A buckling and post-buckling analysis methodology was developed based on the finite element transient dynamics model. The model captures the enriched physics involved in the buckling phenomenon: the large deformation of buckled drillstring, the strong non-linearity of contact and friction forces, and the dynamically triggered buckling due to drilling rotation. Transient dynamics simulations are conducted for drillstring with the actual well trajectory and rotation speed. Weight on bit (WOB) is ramped up gradually, and the drillstring deformation is monitored to detect the onset of buckling. The post-buckling state is examined to evaluate drilling efficiency and string reliability.

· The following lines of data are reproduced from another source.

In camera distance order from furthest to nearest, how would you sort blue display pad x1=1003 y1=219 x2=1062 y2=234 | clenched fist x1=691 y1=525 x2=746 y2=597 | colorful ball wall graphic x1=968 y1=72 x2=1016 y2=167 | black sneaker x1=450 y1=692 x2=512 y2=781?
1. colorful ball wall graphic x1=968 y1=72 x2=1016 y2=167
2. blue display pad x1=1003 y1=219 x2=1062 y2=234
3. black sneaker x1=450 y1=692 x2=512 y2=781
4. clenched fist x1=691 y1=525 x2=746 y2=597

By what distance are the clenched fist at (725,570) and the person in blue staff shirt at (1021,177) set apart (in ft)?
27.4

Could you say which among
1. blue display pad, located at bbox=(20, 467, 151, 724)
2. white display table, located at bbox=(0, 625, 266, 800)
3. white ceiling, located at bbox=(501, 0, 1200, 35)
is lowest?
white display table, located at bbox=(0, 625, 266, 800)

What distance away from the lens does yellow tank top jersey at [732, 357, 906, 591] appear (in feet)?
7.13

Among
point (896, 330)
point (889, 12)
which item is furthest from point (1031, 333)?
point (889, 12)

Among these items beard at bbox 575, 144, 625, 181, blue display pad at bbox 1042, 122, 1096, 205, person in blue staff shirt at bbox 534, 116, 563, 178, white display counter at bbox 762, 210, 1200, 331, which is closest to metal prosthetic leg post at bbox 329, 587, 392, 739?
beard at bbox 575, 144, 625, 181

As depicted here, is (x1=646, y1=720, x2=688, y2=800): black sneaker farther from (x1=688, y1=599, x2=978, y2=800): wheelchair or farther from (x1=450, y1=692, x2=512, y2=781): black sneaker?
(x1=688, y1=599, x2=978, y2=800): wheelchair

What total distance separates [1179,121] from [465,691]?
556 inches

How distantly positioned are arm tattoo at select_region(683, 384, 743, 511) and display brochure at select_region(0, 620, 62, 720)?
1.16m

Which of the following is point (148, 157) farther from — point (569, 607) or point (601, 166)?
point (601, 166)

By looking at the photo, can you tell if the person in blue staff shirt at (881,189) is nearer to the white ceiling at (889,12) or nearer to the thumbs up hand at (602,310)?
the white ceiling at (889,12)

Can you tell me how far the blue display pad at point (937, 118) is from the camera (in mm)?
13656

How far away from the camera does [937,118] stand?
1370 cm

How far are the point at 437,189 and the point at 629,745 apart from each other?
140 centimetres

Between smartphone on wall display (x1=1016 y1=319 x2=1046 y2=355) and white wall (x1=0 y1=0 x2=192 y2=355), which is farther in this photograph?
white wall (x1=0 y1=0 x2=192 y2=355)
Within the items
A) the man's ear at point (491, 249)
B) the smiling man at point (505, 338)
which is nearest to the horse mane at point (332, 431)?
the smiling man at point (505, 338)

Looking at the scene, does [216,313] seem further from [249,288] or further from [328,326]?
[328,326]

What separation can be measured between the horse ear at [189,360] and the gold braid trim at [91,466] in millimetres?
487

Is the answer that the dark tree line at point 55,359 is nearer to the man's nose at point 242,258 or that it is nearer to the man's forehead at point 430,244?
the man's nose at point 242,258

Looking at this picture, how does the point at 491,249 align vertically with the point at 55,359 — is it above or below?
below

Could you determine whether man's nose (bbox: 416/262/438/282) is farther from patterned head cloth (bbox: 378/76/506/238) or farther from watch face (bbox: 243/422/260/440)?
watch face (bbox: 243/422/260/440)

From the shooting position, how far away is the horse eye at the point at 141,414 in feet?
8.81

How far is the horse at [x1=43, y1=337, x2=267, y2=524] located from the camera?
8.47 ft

To conduct the model validation, an extended reach drilling (ERD) job was analyzed by the model. A measurement while drilling (MWD) tool was deployed in BHA to measure the downhole weight and torque. The simulation implies the helical buckling occurs in drill-pipe and captures the drilling weight and torque loss due to buckled string. Most existing buckling theories use the analytical equations of critical buckling load, which were normally derived based on the idealized assumptions, such as perfect wellbore shape and uniform tubular geometry, but neglect friction and string rotation. The proposed method simulates the drillstring buckling in the actual field drilling conditions. It gives more realistic predictions of buckling inception load and post-buckling configuration. The transient dynamics model is capable of simulating drillstring whirl and weight lockup under the severe helical buckling. Based on the simulated the post buckling configuration of the string, an automatic interpretation method was proposed to detect the buckling mode and location along the drillstring.

Using the transient dynamics model, the simulation procedure presented in this paper can significantly improve drillstring buckling and post-buckling predictions and help mitigate buckling risk in well planning and execution phases.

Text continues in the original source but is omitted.